The growth pattern of long-range connections in the brain predicts how a child’s reading skills will develop, according to research published in Proceedings of the National Academy of Sciences, Nature News reports.

Literacy requires the integration of activity in brain areas involved in vision, hearing and language. These areas are distributed throughout the brain, so efficient communication between them is essential for proficient reading.

Jason Yeatman, a neuroscientist at Stanford University in California, and his colleagues studied how the development of reading ability relates to growth in the brain’s white-matter tracts, the bundles of nerve fibers that connect distant regions of the brain.

They tested how the reading skills of 55 children aged between 7 and 12 years old developed over a three-year period.
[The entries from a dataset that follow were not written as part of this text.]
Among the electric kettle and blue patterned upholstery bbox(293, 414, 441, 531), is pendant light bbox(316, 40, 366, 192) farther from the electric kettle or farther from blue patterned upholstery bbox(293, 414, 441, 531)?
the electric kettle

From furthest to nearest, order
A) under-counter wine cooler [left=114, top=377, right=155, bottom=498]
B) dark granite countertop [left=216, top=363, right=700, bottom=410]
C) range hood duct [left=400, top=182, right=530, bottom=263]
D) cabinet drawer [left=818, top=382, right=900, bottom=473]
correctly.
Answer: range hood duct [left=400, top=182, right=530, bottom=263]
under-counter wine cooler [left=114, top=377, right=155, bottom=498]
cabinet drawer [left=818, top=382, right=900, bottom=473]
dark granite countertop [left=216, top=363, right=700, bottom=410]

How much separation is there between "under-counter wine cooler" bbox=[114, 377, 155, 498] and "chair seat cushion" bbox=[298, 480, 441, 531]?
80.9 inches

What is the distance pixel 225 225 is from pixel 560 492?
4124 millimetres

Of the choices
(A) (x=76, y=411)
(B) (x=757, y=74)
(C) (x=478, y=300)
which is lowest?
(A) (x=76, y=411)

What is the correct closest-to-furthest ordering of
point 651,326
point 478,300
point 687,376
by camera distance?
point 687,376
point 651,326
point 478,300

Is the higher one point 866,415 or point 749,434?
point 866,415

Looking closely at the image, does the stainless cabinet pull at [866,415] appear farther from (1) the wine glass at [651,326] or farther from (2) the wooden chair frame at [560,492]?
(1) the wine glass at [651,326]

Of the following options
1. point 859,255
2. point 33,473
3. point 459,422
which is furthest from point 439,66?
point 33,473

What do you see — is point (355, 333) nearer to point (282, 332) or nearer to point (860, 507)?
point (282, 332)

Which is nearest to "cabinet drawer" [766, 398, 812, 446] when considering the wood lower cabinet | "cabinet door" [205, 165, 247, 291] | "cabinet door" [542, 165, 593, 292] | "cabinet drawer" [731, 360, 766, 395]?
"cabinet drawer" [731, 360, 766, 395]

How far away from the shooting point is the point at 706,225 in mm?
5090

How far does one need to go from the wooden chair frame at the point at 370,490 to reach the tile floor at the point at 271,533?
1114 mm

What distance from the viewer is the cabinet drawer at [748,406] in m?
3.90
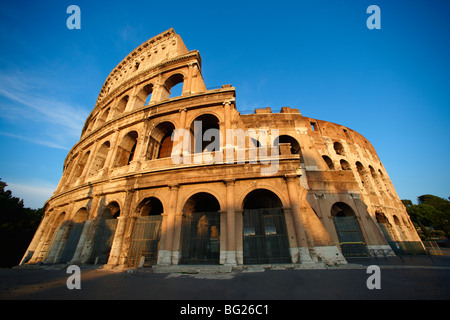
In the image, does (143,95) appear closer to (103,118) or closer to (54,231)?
(103,118)

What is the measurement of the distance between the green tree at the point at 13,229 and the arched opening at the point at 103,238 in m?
15.9

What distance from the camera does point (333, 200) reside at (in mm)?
11875

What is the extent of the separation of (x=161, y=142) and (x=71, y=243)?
8364mm

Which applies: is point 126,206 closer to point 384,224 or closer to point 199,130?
point 199,130

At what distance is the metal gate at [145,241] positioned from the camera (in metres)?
8.50

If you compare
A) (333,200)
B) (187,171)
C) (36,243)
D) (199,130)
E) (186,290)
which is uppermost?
(199,130)

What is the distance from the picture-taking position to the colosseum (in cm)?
808

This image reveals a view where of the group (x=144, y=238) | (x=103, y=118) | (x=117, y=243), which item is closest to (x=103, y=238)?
(x=117, y=243)

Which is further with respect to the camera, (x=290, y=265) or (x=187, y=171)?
(x=187, y=171)

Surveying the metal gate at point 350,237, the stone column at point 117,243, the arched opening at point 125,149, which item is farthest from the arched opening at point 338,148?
the stone column at point 117,243

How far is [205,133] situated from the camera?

There were big differences in reading ability between the children, and these differences persisted — the children who were weak readers relative to their peers at the beginning of the study were still weak three years later.

The growth of white-matter tracts is governed by pruning, the process that eliminates extraneous nerve fibres and neuronal connections; and myelination, in which individual nerve fibres in the tracts are enveloped by a fatty, insulating tissue that increases the speed of transmission. Both processes are influenced by experience — underused nerve fibres are pruned, whereas others are myelinated — so they occur at different rates and times in different people.

Yeatman says that individual children might benefit from reading lessons that are tailored to their patterns of brain development. In the future, it may be possible to determine exactly when pruning is taking place — children may find it easiest to learn to read at this stage of development, when there is greater potential for remodelling in the brain. “We’d really like to find a way of predicting who’s going to struggle with reading before they start struggling,” he says.